Money costs prompt a battle of the futures

Do the Financiers of New York have a better feel for the direction of interest rates and the US dollar than the commodities dealers of Chicago? Once the New York Financial Futures Exchange (NYFFE), an offshoot of the New York Stock Exchange, opens early this summer and begins to compete with Chicago's Mercantile Exchange, traders in interest-rate futures and foreign-currency futures will begin to find out. For the two exchanges will be meeting head-to-head in what is sure to be a lively competition for the burgeoning futures business.

Already the Chicago exchange is beginning to take some shots at New York.

In a nearly full page and in the New York Times, the Chicago exchange trumpeted "Competition. It's what we face every day on our trading floor. Now we're getting some from outside. We can't wait."

However, they will have to wait. The New York Exchange's debut has been slowed because of the Nelson Bunker Hunt silver bust. According to sources in both New York and Chicago, the Commodities Futures Trading Commission (CFTC) has postponed its decision on whether or not to allow NYFFE (pronounced knife) to begin trading. Now, the CFTC will take up the foreign-currency contracts at the end of May and will not get to the interest-rate future until June at the earliest, a source at the CFTC says.

Although CFTC officials deny that the Hunt case has affected its normal business, one 10-year veteran in Chicago disagrees, noting the Hunt case "has put more pressure on the CFTC. The staff had to start writing papers for the commissioners on margin, squeezes, silver, and other things."

NYFFE officials says they are not worried about the delay. "If we don't begin in May, we'll start in June," says John Phelan, the chairman of the exchange.

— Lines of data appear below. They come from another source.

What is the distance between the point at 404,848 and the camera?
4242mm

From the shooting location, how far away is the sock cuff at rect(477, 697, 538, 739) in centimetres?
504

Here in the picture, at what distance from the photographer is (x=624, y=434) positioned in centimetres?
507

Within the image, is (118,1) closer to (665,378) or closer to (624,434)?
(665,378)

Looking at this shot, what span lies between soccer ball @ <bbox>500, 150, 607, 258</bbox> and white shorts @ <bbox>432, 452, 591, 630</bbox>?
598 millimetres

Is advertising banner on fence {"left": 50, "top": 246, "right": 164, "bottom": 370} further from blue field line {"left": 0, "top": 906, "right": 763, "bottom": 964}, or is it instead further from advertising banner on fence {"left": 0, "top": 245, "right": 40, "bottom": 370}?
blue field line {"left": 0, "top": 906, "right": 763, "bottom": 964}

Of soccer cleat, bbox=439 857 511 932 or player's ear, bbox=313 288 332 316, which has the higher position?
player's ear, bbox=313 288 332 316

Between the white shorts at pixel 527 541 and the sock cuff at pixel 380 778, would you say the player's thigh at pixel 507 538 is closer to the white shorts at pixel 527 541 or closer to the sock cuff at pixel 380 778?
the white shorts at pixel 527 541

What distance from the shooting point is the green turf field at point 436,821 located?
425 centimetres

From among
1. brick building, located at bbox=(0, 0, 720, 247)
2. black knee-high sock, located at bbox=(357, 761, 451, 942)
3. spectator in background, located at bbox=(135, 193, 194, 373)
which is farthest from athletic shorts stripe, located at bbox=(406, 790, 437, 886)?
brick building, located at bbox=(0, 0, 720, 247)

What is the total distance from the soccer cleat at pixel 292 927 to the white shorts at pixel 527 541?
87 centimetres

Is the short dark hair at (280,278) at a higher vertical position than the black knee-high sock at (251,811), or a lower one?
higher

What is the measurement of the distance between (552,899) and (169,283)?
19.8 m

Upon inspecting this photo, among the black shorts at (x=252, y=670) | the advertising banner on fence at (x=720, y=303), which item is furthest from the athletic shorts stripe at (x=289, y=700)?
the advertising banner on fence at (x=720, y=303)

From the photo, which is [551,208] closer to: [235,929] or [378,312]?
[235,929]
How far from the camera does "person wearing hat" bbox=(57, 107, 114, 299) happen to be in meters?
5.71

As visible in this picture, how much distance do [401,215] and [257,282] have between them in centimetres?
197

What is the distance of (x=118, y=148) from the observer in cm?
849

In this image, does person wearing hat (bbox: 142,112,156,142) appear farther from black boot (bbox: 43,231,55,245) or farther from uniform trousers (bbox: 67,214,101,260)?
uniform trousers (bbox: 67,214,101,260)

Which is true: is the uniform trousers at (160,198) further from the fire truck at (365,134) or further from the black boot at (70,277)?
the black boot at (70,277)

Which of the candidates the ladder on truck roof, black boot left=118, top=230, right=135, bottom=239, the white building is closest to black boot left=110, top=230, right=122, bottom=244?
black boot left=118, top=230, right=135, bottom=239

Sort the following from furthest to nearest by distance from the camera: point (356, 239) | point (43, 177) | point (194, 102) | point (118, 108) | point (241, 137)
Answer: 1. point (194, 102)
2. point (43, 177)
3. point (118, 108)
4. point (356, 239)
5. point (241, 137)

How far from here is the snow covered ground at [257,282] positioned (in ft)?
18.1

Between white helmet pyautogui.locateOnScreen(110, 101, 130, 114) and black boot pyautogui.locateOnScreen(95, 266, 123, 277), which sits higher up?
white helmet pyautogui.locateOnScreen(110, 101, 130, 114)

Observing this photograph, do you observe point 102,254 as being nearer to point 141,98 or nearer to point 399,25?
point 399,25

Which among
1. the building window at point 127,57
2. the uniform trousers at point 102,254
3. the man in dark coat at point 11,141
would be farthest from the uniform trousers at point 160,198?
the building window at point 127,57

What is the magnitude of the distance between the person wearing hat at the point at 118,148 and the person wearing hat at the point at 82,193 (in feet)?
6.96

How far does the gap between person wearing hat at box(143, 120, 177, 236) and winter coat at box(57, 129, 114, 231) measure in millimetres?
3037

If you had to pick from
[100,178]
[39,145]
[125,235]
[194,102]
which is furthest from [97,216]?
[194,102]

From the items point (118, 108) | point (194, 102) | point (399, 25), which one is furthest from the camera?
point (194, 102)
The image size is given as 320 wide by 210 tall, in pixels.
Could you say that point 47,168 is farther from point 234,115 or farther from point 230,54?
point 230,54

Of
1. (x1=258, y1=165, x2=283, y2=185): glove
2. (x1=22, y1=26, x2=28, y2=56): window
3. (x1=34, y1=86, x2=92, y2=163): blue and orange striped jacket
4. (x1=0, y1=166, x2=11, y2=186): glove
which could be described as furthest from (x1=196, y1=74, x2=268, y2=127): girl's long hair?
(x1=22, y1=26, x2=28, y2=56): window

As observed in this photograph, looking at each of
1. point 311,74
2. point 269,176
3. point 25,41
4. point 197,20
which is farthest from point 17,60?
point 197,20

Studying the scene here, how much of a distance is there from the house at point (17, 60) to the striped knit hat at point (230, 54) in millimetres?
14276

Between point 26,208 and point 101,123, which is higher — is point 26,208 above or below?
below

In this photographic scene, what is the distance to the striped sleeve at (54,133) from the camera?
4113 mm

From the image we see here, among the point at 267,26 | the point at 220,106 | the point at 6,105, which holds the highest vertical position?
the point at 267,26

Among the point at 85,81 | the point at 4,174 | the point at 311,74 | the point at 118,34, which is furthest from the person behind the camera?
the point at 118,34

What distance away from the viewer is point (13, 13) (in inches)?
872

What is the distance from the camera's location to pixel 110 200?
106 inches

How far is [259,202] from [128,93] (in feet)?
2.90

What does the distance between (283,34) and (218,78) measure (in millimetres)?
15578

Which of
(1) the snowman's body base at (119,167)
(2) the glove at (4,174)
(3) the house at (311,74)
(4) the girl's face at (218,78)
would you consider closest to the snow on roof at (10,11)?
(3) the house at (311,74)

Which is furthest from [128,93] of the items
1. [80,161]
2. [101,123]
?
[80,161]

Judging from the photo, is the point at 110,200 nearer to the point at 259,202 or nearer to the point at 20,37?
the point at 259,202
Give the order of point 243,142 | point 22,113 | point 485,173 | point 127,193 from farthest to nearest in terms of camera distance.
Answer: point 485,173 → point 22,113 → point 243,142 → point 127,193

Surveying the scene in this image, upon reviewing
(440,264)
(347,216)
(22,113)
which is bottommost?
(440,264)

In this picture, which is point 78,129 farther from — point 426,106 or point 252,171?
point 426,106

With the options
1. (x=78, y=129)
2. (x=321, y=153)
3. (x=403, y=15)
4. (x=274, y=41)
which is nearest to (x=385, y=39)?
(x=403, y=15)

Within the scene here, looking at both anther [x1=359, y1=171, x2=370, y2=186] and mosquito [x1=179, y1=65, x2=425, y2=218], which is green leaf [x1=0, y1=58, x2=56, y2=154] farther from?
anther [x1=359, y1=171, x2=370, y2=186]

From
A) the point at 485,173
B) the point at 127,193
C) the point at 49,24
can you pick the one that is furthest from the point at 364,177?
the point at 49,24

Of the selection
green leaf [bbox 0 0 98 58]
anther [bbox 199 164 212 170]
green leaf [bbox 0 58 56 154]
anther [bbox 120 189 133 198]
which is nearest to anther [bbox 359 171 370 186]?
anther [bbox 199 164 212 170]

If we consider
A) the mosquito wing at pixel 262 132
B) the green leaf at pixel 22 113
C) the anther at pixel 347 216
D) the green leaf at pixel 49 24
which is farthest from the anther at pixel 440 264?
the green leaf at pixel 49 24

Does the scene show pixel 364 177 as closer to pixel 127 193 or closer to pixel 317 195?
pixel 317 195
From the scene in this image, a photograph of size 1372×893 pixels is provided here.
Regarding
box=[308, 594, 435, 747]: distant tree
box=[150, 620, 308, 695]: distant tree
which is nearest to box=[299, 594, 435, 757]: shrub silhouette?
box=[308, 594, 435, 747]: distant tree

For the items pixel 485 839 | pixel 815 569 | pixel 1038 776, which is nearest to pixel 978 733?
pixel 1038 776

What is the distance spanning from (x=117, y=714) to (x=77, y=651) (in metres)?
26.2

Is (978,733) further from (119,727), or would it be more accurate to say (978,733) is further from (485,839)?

When the exchange does open, it will be basically a carbon copy of the Chicago exchanges. There, trading is done in Treasury bills, Treasury bonds (on the Chicago Board of Trade), "Ginnie Mae" (Government National Mortgage Association), or mortgage- backed government securities as well as five basic currencies. In future trading on these exchanges, buyers of contracts are speculating on the future direction of either interest rates or currencies. Thus, if an individual expected interest rates to go down, he or she would purchase a contract to buy Treasury bills for delivery at a future date, locking in the current interest rate.

These markets are particularly helpful to financial institutions who normally would have large inventories of government securities. In this way, they are able to utilize the exchange to hedge against losses in their inventories due to normal fluctuations.

For Example, if Merrill Lynch & Co. held $1 billion in government securities in its inventory to sell to customers, it could sell $1 billion in contracts on the exchanges. Thus, if interest rates were to rise, and the value of the securities were to decline, Merrill Lynch would be protected from a loss.

Because the financial futures exchanges help protect institutions from such losses, there has been an interest in them all over the world. The Toronto Stock Exchange is considering beginning such a move and the London Stock Exchange has established a committee to explore opening such an exchange. Only a few weeks ago a financial futures exchange opened in Sydney, Australia. "The pattern is emerging," says Alexander McCullam, vice- president for public affairs at the International Monetary Market (IMM), part of the Chicago Merc.

However, opening a financial futures exchange does not necessarily mean overnight success. Officials at the American Stock Exchange's Commodity Exchange (ACE) have learned that, since there has been little interest in the Amex unit. In fact, ACE is in the process of negotiating a merger with the NYSE unit.

Mr. Phelan, of the NYFFE, says his unit will succeed where the Amex failed because "we're going to put a lot more effort into it." Currently, the NYSE is making a study of ACE's problems. "It's a study, not a postmortem," he stresses.

The NYFFE is also putting out a considerable amount of money to ensure that it educates both its members and the investing public. Some $1.5 million is budgeted this year for education. The exhange also is capitalized at $22 million. So far some members have joined, including a number of Chicago-based firms. However, an IMM spokesman says they have bought seats in New York mainly as investments. Several banks, including Republic National bank, Llyod's Bank International, the French bank CIC, and at least two Chicago banks have joined the New York Exchange.